El Gobierno traslada la reforma laboral a la función pública: quienes no acepten la “movilidad geográfica”, es decir, el traslado, podrán ser despedidos. Así se desprende de la letra oficial de la reforma del sector público publicada por el Boletín Oficial del Estado (BOE) y que incluye mayores recortes para los empleados públicos de los que anunció el Consejo de Ministros: además del recorte en las pagas extras y de sus días libres, los funcionarios que se pongan enfermos perderán parte de sus ingresos para “evitar el absentismo”.

El objetivo –según el Boletín Oficial del Estado— es “ahorrar gastos de personal e incrementar la calidad y productividad del empleado”. El resultado es que la administración pública pasa a tener el mismo régimen que el que la reforma laboral de Rajoy introdujo en el sector privado.

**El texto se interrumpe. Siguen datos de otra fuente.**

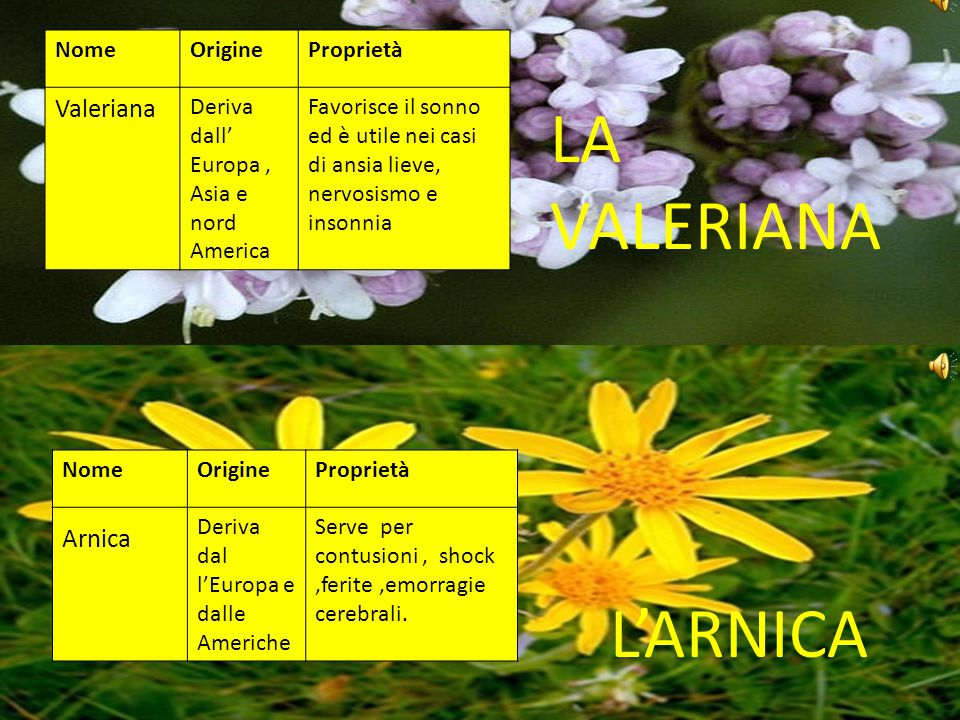 LA VALERIANA L'ARNICA Valeriana Arnica Nome Origine Proprietà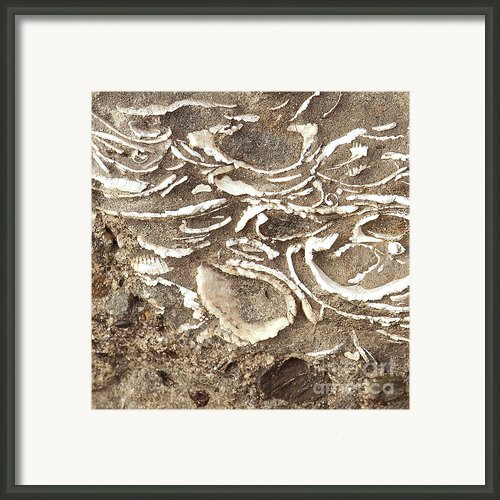 Fossils Layered In Sand And Rock Framed Print By Author And Photographer Laura Wrede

La letra del BOE dicta que Hacienda establecerá criterios “vinculantes de movilidad y asignación de puestos” con los que el Ejecutivo podrá trasladar a los funcionarios y empleados públicos de unos puestos a otros. Según reza el decreto del Ejecutivo, el ministerio se reserva la capacidad de realizar traslados “para una asignación más eficiente y adecuada de los recursos humanos”.